(EXCERPTED PASSAGE Opens)
Rapid and accurate diagnosis is necessary for the management of schistosomiasis in endemic areas.
To assess the burden of urogenital schistosomiasis and the diagnostic efficiency of morbidity indicators of the disease in an endemic rural community of Nigeria.
A cross-sectional school-based study was conducted. Urine samples of 487 pupils were screened microscopically for S. haematobium
and tested for haematuria and proteinuria using chemical reagent strips.
The prevalence and intensity of infection were 57.1% and 45.0 eggs/10 mL urine respectively. Prevalence of infection in male (54.1%) and female (60.3%) individuals showed no significant variation (P>0.05). However, prevalence of infection was age dependent with those in age groups 3-5 and 12-14 years having the least and highest prevalence of infection respectively (P<0.05). Microhaematuria and proteinuria varied significantly with ages of the pupils with least (14.0, 40.0%) and highest (60.0, 80.0%) prevalence recorded in age groups 3-5 and 15-19 years respectively (P<0.05). Proteinuria showed higher sensitivity (80.3%) compared to microhaematuria (73.3%).
(EXCERPTED PASSAGE Closes)
STUDY QUESTIONS:
• a. List every age group, in years, that the schistosomiasis abstract names.
• b. Please output the passage of the schistosomiasis abstract starting with "The prevalence and" and going on through "to microhaematuria (73.3%).".
The material after this is unrelated to the schistosomiasis abstract.
(INFORMATION PROVIDED Opens)
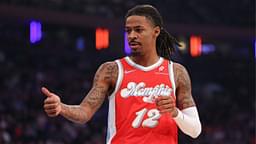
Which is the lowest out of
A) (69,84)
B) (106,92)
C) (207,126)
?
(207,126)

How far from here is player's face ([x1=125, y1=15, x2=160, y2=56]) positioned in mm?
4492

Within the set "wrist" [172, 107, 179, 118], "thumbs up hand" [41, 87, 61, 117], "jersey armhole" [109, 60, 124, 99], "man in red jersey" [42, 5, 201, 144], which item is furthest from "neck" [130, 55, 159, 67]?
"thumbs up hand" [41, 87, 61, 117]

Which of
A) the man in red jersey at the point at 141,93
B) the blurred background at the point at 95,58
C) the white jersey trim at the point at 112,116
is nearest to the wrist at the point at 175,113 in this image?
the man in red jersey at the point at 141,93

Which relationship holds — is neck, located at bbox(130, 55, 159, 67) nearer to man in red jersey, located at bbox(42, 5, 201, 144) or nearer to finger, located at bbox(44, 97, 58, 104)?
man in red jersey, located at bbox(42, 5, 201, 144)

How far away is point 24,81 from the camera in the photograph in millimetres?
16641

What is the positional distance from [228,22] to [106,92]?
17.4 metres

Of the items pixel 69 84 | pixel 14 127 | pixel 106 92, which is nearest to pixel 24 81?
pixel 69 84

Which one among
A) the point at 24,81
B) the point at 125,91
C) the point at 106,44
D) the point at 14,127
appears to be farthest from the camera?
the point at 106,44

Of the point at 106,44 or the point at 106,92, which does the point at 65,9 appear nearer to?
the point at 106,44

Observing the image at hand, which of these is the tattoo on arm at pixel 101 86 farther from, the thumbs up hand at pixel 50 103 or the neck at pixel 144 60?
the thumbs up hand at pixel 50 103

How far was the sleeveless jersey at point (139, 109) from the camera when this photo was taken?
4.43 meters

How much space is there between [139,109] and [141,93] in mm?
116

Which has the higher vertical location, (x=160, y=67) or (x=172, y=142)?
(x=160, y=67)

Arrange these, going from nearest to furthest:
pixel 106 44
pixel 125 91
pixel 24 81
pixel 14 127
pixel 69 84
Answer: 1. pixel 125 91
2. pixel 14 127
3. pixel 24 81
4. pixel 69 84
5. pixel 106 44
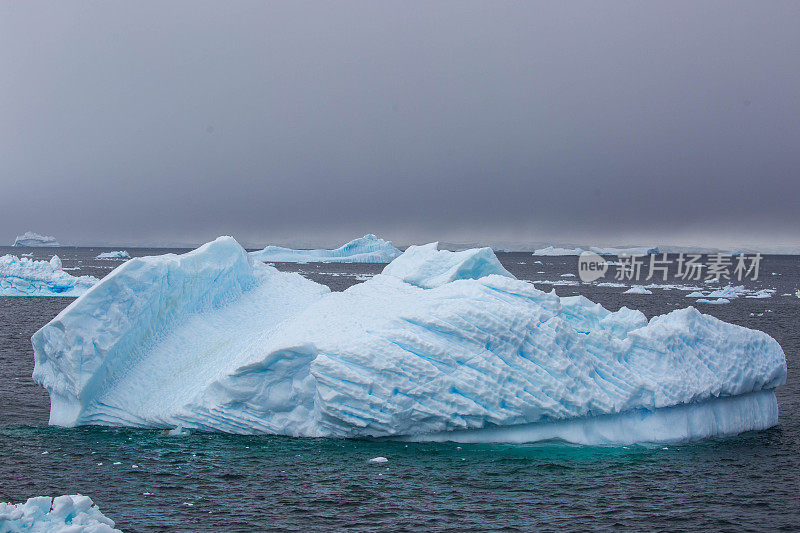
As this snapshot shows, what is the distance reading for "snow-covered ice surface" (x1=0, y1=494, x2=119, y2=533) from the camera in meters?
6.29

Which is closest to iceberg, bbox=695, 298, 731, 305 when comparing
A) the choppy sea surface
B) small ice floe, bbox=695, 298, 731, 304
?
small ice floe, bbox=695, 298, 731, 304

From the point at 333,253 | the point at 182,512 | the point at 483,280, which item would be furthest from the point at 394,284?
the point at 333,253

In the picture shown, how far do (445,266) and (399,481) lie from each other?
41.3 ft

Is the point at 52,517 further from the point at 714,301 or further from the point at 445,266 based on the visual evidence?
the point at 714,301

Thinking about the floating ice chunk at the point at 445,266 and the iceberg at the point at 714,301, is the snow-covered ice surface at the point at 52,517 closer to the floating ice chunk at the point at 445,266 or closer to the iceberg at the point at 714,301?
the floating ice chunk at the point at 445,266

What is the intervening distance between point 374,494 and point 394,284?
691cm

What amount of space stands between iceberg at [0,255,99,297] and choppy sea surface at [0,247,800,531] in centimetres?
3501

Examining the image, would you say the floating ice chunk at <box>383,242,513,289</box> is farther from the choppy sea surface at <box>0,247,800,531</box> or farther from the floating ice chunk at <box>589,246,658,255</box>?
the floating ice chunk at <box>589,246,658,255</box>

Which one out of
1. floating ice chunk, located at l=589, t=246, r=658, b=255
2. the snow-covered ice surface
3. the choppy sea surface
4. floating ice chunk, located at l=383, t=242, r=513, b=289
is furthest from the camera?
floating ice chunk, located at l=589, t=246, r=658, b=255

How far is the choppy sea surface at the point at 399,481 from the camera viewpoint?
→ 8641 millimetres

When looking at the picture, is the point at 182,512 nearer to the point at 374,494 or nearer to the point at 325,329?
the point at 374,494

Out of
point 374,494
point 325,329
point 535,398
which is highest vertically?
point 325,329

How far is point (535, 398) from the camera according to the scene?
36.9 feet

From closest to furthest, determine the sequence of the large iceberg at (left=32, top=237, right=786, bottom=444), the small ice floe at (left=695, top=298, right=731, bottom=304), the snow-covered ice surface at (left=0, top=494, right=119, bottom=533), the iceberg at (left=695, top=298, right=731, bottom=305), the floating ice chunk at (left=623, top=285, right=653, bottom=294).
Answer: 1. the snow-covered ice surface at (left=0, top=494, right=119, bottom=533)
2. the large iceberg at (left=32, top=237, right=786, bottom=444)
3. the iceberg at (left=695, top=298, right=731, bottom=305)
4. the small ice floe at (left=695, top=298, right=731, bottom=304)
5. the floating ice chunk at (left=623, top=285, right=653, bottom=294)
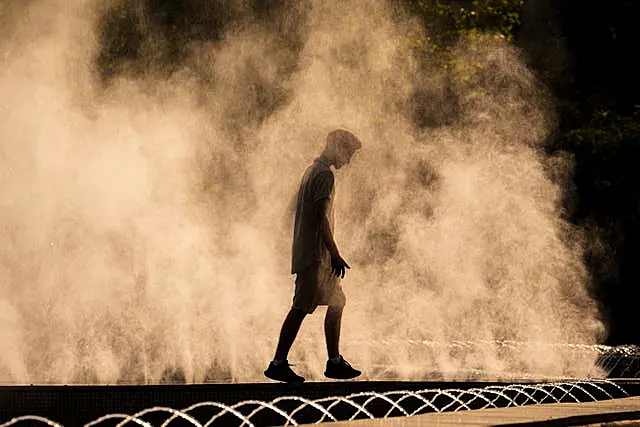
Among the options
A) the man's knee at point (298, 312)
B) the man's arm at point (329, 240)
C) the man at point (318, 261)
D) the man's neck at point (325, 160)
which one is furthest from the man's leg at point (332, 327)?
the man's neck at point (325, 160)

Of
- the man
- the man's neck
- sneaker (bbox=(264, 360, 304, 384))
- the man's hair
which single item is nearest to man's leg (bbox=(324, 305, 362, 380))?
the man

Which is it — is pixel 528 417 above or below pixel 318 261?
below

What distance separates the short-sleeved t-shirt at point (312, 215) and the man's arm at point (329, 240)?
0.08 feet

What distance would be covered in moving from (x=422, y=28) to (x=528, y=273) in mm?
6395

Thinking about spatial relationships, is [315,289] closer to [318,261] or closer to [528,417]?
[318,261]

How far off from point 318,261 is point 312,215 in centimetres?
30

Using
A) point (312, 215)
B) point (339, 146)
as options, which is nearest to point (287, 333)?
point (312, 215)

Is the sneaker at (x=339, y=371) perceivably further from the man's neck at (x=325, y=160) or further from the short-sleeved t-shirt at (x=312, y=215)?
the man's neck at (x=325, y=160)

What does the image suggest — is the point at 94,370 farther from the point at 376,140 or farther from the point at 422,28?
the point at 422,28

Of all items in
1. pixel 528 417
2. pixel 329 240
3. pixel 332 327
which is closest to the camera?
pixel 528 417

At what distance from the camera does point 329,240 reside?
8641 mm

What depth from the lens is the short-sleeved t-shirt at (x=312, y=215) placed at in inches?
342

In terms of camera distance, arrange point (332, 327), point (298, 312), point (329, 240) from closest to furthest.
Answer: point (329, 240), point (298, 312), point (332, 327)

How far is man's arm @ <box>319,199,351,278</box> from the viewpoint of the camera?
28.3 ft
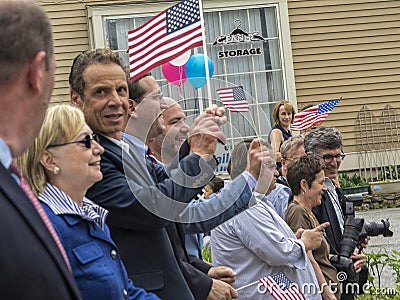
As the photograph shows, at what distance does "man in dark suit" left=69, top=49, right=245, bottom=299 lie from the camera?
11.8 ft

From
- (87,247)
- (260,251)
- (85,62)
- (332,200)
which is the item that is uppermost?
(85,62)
(INFORMATION PROVIDED Closes)
(INFORMATION PROVIDED Opens)
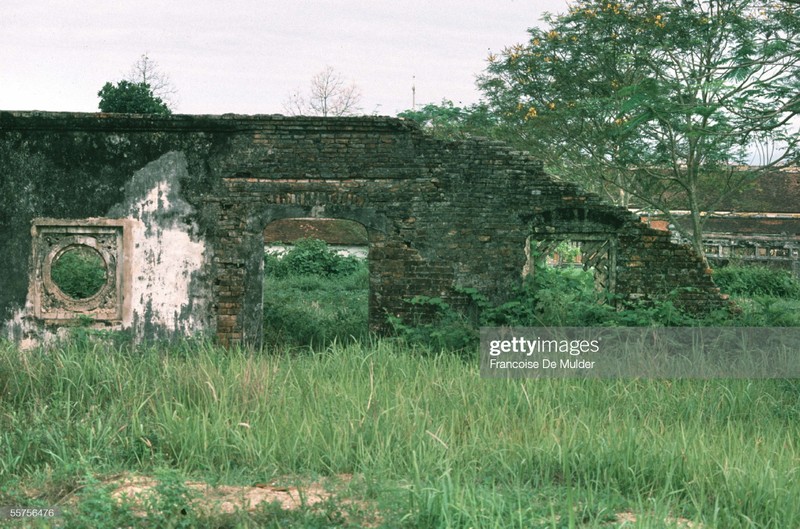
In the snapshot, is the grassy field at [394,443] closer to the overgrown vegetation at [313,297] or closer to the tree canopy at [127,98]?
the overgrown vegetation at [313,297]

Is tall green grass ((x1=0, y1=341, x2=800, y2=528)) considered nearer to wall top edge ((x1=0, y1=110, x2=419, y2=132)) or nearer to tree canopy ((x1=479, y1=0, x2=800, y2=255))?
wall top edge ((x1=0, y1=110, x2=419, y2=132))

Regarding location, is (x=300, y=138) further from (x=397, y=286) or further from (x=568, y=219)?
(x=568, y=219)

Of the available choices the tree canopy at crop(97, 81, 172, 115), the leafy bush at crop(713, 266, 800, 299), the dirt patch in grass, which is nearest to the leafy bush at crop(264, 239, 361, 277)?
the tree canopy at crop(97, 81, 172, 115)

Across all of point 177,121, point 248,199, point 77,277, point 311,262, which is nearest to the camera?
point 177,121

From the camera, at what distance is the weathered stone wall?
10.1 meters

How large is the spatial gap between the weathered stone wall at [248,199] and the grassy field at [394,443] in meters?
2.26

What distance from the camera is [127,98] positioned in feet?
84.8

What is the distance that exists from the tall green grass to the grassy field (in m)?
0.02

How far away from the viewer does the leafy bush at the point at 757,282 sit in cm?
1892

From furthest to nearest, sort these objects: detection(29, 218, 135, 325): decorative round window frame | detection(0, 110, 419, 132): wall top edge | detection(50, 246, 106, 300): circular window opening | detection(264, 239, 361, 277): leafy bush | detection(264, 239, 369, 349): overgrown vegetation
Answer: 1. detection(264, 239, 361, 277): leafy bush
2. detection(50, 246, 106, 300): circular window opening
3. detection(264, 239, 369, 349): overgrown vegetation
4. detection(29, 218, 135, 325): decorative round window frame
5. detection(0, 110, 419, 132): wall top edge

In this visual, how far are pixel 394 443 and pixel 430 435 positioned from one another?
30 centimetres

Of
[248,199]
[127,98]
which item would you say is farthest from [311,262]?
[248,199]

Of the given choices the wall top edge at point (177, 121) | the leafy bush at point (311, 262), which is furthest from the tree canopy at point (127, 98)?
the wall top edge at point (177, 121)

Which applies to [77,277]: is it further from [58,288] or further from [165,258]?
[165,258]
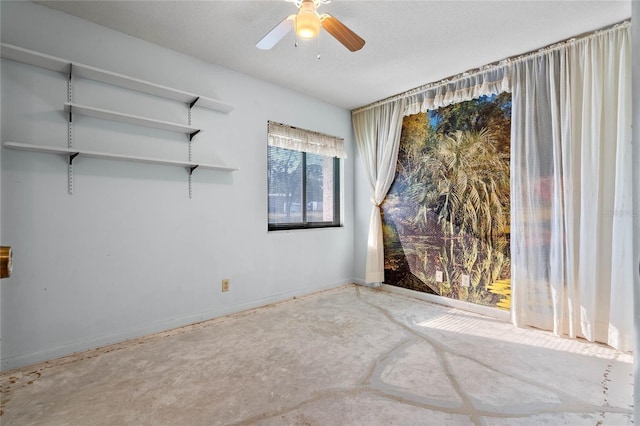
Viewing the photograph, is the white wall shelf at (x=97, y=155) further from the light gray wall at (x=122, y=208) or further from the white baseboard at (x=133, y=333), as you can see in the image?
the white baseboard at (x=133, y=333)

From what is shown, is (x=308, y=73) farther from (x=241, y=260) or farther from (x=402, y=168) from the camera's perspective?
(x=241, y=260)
(INFORMATION PROVIDED Closes)
RESPONSES FOR EACH TASK:
• a.
3-5
12-14
15-19

• b.
The prevalence and intensity of infection were 57.1% and 45.0 eggs/10 mL urine respectively. Prevalence of infection in male (54.1%) and female (60.3%) individuals showed no significant variation (P>0.05). However, prevalence of infection was age dependent with those in age groups 3-5 and 12-14 years having the least and highest prevalence of infection respectively (P<0.05). Microhaematuria and proteinuria varied significantly with ages of the pupils with least (14.0, 40.0%) and highest (60.0, 80.0%) prevalence recorded in age groups 3-5 and 15-19 years respectively (P<0.05). Proteinuria showed higher sensitivity (80.3%) compared to microhaematuria (73.3%).